### Problem requirements:
Carry over the listing, starting with the line that contains "to (x=173, y=253)?" and going on through its final line, with every line kept in full. Add 10 to each coordinate value given in the answers.

### Lines of data:
##############################
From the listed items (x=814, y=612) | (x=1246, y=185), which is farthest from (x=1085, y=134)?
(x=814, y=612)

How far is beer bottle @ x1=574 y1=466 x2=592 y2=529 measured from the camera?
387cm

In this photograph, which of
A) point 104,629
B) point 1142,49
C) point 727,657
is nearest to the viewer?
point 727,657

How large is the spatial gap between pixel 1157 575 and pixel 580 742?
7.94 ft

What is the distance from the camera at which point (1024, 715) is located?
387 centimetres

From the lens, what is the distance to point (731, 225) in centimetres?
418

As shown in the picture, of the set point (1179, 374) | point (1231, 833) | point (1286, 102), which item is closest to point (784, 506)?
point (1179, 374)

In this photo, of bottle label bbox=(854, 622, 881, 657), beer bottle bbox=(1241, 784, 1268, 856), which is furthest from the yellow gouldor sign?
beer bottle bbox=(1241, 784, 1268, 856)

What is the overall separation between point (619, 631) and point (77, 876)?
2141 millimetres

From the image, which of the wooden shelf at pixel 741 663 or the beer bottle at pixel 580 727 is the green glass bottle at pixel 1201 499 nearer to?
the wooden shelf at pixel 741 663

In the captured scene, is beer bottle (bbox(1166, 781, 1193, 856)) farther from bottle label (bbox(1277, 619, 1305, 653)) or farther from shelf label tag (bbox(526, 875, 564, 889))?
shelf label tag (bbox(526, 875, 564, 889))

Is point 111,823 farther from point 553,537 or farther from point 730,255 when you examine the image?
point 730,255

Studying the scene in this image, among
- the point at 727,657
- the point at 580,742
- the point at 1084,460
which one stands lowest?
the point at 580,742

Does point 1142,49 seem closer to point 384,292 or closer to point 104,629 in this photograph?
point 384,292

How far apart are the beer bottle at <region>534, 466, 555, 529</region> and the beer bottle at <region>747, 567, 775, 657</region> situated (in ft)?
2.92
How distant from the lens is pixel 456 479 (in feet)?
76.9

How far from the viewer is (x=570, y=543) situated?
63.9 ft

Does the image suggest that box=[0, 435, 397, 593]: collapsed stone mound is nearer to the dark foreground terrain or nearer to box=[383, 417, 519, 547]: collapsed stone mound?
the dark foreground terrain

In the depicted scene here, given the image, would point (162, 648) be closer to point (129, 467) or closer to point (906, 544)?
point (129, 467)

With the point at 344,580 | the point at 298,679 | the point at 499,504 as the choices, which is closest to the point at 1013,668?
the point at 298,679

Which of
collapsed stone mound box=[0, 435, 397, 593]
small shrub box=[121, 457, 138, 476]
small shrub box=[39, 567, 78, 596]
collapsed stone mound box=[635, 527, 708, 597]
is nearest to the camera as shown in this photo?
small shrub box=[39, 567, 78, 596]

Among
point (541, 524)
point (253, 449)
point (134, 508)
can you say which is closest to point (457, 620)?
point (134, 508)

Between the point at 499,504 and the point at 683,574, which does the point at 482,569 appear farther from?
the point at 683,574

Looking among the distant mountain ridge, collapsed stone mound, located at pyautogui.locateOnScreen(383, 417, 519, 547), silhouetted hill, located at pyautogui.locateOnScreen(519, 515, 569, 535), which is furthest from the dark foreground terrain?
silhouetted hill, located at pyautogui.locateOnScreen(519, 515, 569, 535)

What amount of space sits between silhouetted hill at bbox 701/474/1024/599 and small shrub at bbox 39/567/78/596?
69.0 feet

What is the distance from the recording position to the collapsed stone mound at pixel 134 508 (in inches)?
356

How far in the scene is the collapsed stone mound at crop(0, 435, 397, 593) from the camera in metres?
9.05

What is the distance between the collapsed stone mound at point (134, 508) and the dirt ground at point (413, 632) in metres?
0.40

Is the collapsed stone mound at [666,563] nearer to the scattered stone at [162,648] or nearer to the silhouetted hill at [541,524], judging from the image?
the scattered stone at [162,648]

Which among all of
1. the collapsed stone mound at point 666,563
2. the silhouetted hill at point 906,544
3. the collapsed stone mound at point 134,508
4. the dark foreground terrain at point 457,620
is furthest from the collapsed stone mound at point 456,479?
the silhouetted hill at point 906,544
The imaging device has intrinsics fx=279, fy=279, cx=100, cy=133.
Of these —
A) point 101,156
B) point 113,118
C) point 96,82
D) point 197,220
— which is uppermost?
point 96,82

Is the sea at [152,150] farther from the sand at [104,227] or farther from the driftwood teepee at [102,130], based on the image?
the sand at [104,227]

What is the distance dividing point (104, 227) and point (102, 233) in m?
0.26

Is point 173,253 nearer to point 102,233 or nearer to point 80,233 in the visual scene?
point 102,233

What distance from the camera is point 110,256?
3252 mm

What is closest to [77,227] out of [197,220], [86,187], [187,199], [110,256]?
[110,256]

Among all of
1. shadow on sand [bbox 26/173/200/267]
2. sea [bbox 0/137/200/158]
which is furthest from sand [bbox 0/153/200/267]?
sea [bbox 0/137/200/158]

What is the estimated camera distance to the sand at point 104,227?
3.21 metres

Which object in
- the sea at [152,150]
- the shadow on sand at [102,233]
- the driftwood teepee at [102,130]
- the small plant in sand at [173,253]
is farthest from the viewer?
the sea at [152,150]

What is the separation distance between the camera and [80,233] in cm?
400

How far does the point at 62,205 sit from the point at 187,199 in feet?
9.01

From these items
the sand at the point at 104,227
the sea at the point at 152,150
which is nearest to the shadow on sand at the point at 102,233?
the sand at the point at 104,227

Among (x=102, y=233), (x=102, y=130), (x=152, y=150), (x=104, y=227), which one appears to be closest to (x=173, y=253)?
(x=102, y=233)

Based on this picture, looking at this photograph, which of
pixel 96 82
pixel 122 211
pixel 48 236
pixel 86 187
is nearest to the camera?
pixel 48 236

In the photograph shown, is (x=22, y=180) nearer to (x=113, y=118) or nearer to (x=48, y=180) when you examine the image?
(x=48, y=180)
##############################
### Response to this exercise:
Among (x=102, y=233), (x=102, y=130), (x=152, y=150), (x=104, y=227), which one appears to be closest to (x=173, y=253)?
(x=112, y=243)

Based on this picture, looking at this photograph, which of
pixel 96 82
pixel 122 211
pixel 48 236
pixel 86 187
is nearest to the camera?
pixel 58 246

In the photograph shown, is (x=22, y=180) nearer to (x=113, y=118) or nearer to (x=48, y=180) when you examine the image?
(x=58, y=190)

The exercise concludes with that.